To aid the development of simulation models for N-response, N-fertilizer experiments with onions (Allium cepa L.) were carried out on 5 different sites. In each experiment, there was little loss of fertilizer-N in soil during the period between application and rapid crop growth and little loss of mineral N by leaching at any time. Even so, a substantial proportion of the N applied as fertilizer could not be accounted for in the crop and soil at harvest; the sum of soil mineral-N plus crop N (excluding fibrous roots) was always linearly related to N rate applied over the entire range (0–300 kg N ha−1) and the gradient was always approximately the same, 0.64, irrespective of soil type or the amount of nitrate remaining in soil at harvest. Evidence was obtained that the phenomena resulted from roots retaining N and inducing immobilization at a rate proportional to soil nitrate concentration and that the proportionality constant was similar on all sites.Throughout plant growth there was little luxury consumption of N and the critical %N was related to plant mass by an equation previously deduced for other C3 crops (Plant and Soil 85, 163); plant nitrate concentration in the early stages increased with soil mineral-N (0–30 cm) to a maximum which varied from site to site but the nitrate concentration in the mature crop was always negligible. Plant yield in the early stages of growth generally declined with increase in fertilizer-N, despite the crops having been planted as sets and no more than 150 kg N ha−1 broadcast at one time; but at maturity, yield always increased asymptotically with increase in fertilizer-N. Mineralization rates were approximately the same in the first as in the second half of each experiment. At harvest, residual soil mineral-N in the upper 30, 60 and 90 cm of soil increased with increase in fertilizer-N even when crop demand for N exceeded supply. At harvest in every experiment, the ratio of crop dry weight in the absence of added N to the maximum obtained was approximately equal to the ratio of plant %N (with no fertilizer) to critical %N.The various phenomena concerning yields, plant-N contents, and values of soil mineral-N at harvest were quite well simulated by a slightly modified version of a previously published model (Fert. Res. 18, 153) with few site-dependent inputs.

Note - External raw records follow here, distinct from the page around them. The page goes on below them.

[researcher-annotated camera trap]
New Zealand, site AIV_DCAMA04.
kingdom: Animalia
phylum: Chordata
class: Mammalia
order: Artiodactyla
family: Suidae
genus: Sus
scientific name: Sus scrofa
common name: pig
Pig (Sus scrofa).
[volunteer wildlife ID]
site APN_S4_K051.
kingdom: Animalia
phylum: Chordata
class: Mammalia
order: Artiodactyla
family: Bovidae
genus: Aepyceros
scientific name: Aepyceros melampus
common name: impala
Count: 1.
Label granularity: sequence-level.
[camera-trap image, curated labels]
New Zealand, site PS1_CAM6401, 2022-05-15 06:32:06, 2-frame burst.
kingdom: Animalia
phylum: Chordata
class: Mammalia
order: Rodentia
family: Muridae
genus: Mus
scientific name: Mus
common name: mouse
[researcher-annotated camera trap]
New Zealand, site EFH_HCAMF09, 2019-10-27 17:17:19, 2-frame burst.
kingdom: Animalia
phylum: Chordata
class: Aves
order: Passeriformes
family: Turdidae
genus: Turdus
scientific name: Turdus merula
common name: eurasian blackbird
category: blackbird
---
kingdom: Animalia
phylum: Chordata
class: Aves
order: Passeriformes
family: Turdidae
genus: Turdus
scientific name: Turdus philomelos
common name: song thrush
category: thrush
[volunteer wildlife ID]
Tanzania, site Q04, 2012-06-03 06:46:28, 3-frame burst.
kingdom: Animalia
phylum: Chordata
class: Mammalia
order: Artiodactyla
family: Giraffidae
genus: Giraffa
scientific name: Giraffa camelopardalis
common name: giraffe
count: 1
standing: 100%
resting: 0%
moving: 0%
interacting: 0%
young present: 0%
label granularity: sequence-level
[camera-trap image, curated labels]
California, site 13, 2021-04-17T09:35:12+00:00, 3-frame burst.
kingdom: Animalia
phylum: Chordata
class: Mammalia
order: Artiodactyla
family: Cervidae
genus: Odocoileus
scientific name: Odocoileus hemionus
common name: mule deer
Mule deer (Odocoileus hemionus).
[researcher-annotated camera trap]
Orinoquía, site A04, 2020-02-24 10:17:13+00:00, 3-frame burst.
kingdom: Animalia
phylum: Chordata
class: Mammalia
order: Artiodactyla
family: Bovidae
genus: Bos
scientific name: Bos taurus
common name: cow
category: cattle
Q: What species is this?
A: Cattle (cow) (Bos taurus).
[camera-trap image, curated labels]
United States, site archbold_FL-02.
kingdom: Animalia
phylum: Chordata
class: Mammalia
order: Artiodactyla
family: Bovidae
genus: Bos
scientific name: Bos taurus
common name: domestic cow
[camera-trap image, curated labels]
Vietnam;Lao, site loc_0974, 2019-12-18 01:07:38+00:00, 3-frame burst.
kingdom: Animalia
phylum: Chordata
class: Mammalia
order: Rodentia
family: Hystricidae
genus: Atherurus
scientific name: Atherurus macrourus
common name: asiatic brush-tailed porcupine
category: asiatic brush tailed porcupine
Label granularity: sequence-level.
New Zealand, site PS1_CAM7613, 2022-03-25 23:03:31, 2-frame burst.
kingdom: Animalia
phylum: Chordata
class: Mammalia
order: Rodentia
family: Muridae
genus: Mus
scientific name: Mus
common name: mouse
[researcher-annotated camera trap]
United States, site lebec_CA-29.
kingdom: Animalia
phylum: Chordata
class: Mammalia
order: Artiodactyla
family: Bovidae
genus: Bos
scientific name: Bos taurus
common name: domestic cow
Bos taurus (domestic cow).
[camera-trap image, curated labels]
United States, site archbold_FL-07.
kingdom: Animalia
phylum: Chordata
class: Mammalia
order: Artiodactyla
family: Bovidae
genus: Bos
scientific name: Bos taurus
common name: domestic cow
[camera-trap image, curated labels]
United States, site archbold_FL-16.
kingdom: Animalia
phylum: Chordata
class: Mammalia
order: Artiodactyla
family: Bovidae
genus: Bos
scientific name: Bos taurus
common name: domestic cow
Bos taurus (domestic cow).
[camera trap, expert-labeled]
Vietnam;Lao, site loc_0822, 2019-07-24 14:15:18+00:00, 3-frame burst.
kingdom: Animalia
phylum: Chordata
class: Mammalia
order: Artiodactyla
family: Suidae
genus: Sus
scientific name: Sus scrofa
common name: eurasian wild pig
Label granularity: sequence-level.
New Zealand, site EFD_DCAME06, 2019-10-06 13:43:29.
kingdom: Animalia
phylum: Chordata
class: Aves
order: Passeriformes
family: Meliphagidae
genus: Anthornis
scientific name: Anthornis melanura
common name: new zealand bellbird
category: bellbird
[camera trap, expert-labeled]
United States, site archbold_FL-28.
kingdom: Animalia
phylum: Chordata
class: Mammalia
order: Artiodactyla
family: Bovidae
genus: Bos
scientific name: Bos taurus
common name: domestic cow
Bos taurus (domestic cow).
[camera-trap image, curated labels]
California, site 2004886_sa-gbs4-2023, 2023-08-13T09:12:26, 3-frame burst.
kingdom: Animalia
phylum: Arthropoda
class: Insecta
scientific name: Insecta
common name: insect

Response of winter wheat to N-fertiliser: Dynamic model

A concise computer simulation model is described for calculating the growth and N-content of winter-wheat. The validity of the model was tested by means of a new application of statistical theory against the results of nationwide fertiliser experiments having different designs. There was agreement within the limits of experimental error between the measured and simulated values of both total plant and of grain dry weight over the entire range of N-fertiliser treatments in the different experiments. The model also gave good estimates of the %N in the grain provided N-fertilizer levels were not high. Response curves, calculated from the model for grain yield, grain %N, are given for different combinations of potential yield, mineralisation rate and the distribution of inorganic-N down the soil profile.